Stored items
#####

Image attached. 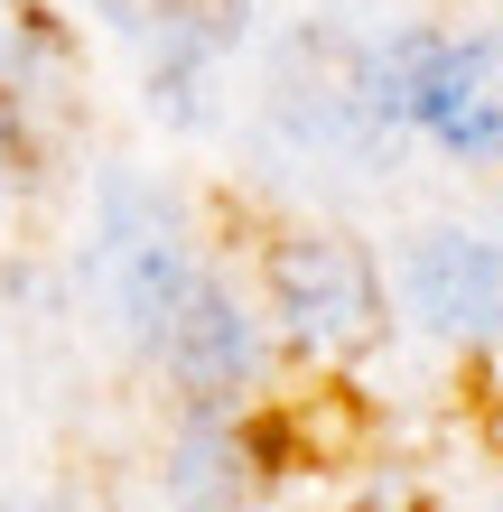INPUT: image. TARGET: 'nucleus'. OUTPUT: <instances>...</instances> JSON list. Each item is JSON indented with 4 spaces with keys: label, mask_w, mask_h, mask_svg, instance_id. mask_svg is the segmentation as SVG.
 Instances as JSON below:
<instances>
[{
    "label": "nucleus",
    "mask_w": 503,
    "mask_h": 512,
    "mask_svg": "<svg viewBox=\"0 0 503 512\" xmlns=\"http://www.w3.org/2000/svg\"><path fill=\"white\" fill-rule=\"evenodd\" d=\"M271 289H280V317L308 354H345L373 336L382 317V289H373V261L336 243V233H299V243L271 252Z\"/></svg>",
    "instance_id": "obj_1"
},
{
    "label": "nucleus",
    "mask_w": 503,
    "mask_h": 512,
    "mask_svg": "<svg viewBox=\"0 0 503 512\" xmlns=\"http://www.w3.org/2000/svg\"><path fill=\"white\" fill-rule=\"evenodd\" d=\"M410 112L457 149V159H503V38H466V47H429Z\"/></svg>",
    "instance_id": "obj_2"
},
{
    "label": "nucleus",
    "mask_w": 503,
    "mask_h": 512,
    "mask_svg": "<svg viewBox=\"0 0 503 512\" xmlns=\"http://www.w3.org/2000/svg\"><path fill=\"white\" fill-rule=\"evenodd\" d=\"M410 308L438 336H503V252L476 233H429L410 252Z\"/></svg>",
    "instance_id": "obj_3"
},
{
    "label": "nucleus",
    "mask_w": 503,
    "mask_h": 512,
    "mask_svg": "<svg viewBox=\"0 0 503 512\" xmlns=\"http://www.w3.org/2000/svg\"><path fill=\"white\" fill-rule=\"evenodd\" d=\"M112 298H122V317L140 326V336L159 345V326H168V308L187 298V252H177V224L159 215L150 196H112Z\"/></svg>",
    "instance_id": "obj_4"
},
{
    "label": "nucleus",
    "mask_w": 503,
    "mask_h": 512,
    "mask_svg": "<svg viewBox=\"0 0 503 512\" xmlns=\"http://www.w3.org/2000/svg\"><path fill=\"white\" fill-rule=\"evenodd\" d=\"M159 354H168V373L187 382V391H205V401H224L233 382H252V373H261L252 317L233 308L215 280H187V298H177L168 326H159Z\"/></svg>",
    "instance_id": "obj_5"
},
{
    "label": "nucleus",
    "mask_w": 503,
    "mask_h": 512,
    "mask_svg": "<svg viewBox=\"0 0 503 512\" xmlns=\"http://www.w3.org/2000/svg\"><path fill=\"white\" fill-rule=\"evenodd\" d=\"M131 38H150L168 66H205L215 47L243 38V0H103Z\"/></svg>",
    "instance_id": "obj_6"
},
{
    "label": "nucleus",
    "mask_w": 503,
    "mask_h": 512,
    "mask_svg": "<svg viewBox=\"0 0 503 512\" xmlns=\"http://www.w3.org/2000/svg\"><path fill=\"white\" fill-rule=\"evenodd\" d=\"M177 503H196V512H224L233 494L252 485V447L233 438V429H215V419H205V429H187V447H177Z\"/></svg>",
    "instance_id": "obj_7"
}]
</instances>
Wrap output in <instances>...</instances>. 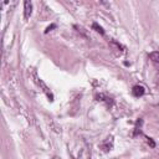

#####

Written instruction
Count the lines of the stored items above that contain the string "path", treating case as significant. Reply with the number only.

Correct result
7